## Selected passage:
The difference between political power and any other kind of social “power,” between a government and any private organization, is the fact that a government holds a legal monopoly on the use of physical force.25

As one early 20th-century writer memorably put it (in a quote often misattributed to George Washington), “Government is not reason, it is not eloquence,—it is force!”26 It was in recognition of this crucial fact that James Madison formulated the First Amendment as he did: “Congress shall make no law . . . abridging the freedom of speech, or of the press.”

A legitimate conception of “censorship” takes into account this vital distinction between governments and everyone else. Censorship properly refers only to government using its coercive power to silence people.

Those who equate the actions of private companies—using their property according to their values—with censorship thereby obfuscate the meaning of that term. And they often use this “package-deal” in order to weaponize “free speech” against property rights.

This, for instance, is how the drafters of the Florida law justified their attempt to enforce their views and standards on social media companies: “Social media platforms hold a unique place in preserving first amendment protections for all Floridians.”27 But that’s absurd. The First Amendment protects freedom of speech, recognizing people’s right not to be silenced by their government. It does not grant some citizens a prerogative to use the property of others. There is no such thing as a right that entails violating others’ rights.

Freedom of speech does not give me a right to a New York Times column, and it’s not censorship if the Times refuses to print my submissions. Freedom of speech does not give an atheist a right to a book contract with a Christian publisher, and it’s not censorship if that publisher refuses to work with him. Freedom of speech does not give Hawley or Trump a right to a Twitter account, and it’s not censorship if Twitter minimizes their visibility or kicks them off. “No one has a vested right to force a platform to allow her to contribute to or consume social-media content,” writes the Eleventh Circuit. “The Constitution protects citizens from governmental efforts to restrict their access to social media.”28

The first statement recognizes the property rights of social media companies. The second refers to censorship, properly understood—“governmental efforts to restrict” voices and viewpoints from being heard.

## Supplied information:
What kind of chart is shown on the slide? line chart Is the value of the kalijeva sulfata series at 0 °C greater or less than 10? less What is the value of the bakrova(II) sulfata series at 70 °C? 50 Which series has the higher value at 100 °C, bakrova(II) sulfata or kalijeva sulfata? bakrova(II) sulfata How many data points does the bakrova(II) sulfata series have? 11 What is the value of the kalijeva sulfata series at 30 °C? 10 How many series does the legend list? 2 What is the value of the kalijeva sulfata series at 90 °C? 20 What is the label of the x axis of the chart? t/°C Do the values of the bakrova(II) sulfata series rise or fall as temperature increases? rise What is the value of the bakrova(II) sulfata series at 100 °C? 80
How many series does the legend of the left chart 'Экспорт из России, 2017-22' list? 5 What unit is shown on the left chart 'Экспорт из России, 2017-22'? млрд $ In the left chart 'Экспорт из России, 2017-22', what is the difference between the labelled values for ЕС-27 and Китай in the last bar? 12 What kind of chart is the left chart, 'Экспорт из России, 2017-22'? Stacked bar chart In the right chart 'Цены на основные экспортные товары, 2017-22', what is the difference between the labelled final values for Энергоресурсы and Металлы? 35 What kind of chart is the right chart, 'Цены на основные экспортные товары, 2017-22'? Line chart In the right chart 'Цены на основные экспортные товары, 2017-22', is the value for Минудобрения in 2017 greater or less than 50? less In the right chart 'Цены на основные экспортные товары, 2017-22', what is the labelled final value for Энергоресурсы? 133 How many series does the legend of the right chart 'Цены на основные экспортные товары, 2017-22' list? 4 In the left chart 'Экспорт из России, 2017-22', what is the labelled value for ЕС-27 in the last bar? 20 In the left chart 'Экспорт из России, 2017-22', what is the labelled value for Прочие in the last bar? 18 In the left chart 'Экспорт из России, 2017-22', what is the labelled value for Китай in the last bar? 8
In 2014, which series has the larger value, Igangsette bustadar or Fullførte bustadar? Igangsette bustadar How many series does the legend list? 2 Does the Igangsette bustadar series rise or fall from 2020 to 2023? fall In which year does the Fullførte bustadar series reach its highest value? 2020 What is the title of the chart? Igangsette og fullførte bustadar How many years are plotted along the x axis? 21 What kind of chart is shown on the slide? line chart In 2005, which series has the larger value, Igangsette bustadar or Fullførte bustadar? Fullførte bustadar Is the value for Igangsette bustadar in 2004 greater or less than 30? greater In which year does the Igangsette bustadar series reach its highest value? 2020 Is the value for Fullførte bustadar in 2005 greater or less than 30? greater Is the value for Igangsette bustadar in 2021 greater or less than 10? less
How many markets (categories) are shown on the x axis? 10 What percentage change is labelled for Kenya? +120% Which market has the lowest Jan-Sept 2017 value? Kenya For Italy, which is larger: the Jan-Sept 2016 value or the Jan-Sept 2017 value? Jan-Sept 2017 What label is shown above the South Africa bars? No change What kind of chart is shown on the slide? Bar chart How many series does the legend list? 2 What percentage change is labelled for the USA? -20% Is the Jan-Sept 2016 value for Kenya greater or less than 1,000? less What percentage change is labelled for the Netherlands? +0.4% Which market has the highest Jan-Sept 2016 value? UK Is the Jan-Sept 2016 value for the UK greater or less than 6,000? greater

## Work order:
According to the passage on censorship, what distinguishes a government from any private organization? The listing is separate material that has no connection to the passage on censorship.

## Written reply:
A government holds a legal monopoly on the use of physical force.